The American public's souring mood over the war in Iraq is something US military leaders have seen before and learned to dread. In Vietnam, it foreshadowed a humiliating defeat. Steadily mounting casualties, anti-war protests, crumbling public support and the open political warfare that erupted this week in Washington over Iraq have only heightened the sense of deja vu.
"This is following a political trajectory very similar to Vietnam," said Loren Thompson, a military analyst with the Lexington Institute, a Washington think tank. "What happened in Vietnam was that as key legislators began to fall away from the president's agenda, military officers began to wonder whether they should be risking their lives for a waning cause," he said.
The growing break over Iraq was dramatised Thursday in Congress when Representative John Murtha, a former Marine and respected Democratic lawmaker, set off a political firestorm by calling for an immediate withdrawal of US forces from Iraq. "The American public is way ahead of the members of Congress. The United States and coalition troops have done all they can in Iraq. But it's time for a change in direction," Murtha said.
US military leaders, influenced by the Vietnam experience, have long recognised that the US public support is its "center of gravity," which if tipped could spell disaster in a long war.
Retired general and former secretary of state Colin Powell, author of the "Powell Doctrine," favoured the use of short, high-intensity wars with clearly defined goals in part because of the difficulty of keeping the public on board in a protracted conflict.
General Richard Myers, the former chariman of the Joint Chiefs of Staff, worried that loss of public support in Iraq could lead to a precipitous withdrawal of forces.
"As a nation, our best weapons are patience and resolve or, in one word, our 'will'," he said before retiring in September. "We simply cannot afford to lose the will to finish the job at hand."
Since then, public support has continued to slide and this week the Senate signalled its concern by passing an amendment that called for regular progress reports on Iraq.
"What you see here is that members of both parties are basically running out of patience, and in effect saying they don't care what the consequence of leaving will be," Thompson said. "When a military officers sees that and understands what it means, it has to have a negative effect on their performance," he said.

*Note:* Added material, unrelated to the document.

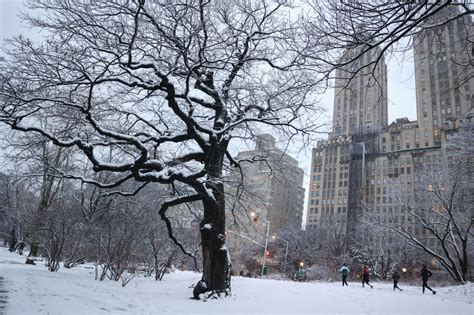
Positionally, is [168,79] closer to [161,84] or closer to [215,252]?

There is no sign yet that the morale of the US military has suffered.
Although recruiting has grown more difficult, the army and marines report high re-enlistment rates even in combat units deployed in Iraq. "When you're serving with a unit in combat overseas, your loyalty is totally focused on the guys you're serving with. What happens back home is really noise level stuff," said Charles Krohn, a retired army officer.
However, Krohn, who served two combat tours in Vietnam and as a civilian public affairs officer in Iraq, said some in the military are unhappy with the failure to plan for a counter-insurgency, or "phase four" in the military's planning jargon.
"You can't expect the senior leadership to be openly critical, but I think they share many of the views of others that our failure to anticipate phase four and our slowness to recalibrate has cost us time and lives," he said. US military officers publicly profess optimism over the course of events in Iraq, insisting they are making good progress in training Iraqi security forces to eventually replace them. "My soldiers believe that we've made great strides in supporting democracy in Iraq, and all my soldiers want to see that job finished," Colonel James Brown, the commander of a combat brigade in Iraq, said Friday.
The military's optimism appears genuine.
A poll published this week by the Pew Research Center for the People and the Press found that 64 percent of opinion leaders in the military believe efforts to establish a stable democracy in Iraq will succeed; 32 percent thought it will fail.
In contrast, civilian opinion leaders thought the Iraq effort would be a failure in proportions that were the reverse of those for the military. In media, academia, government, science and engineering, high percentages of those surveyed said they believed the Iraq project will fail.
The general public was more skeptical but 56 percent believe that the Iraq effort will succeed, and 37 percent that it will fail, the poll found. Anthony James Joes, an expert on counter-insurgency warfare at St. Joseph's University in Philadelphia, vehemently objects to most comparisons of Iraq with Vietnam but sees a similarity in the way Congress began cutting back aid.
"If I had to give my best estimate I would say the Bush administration is going to end in a very bad way, and we will eventually abandon Iraq," he said.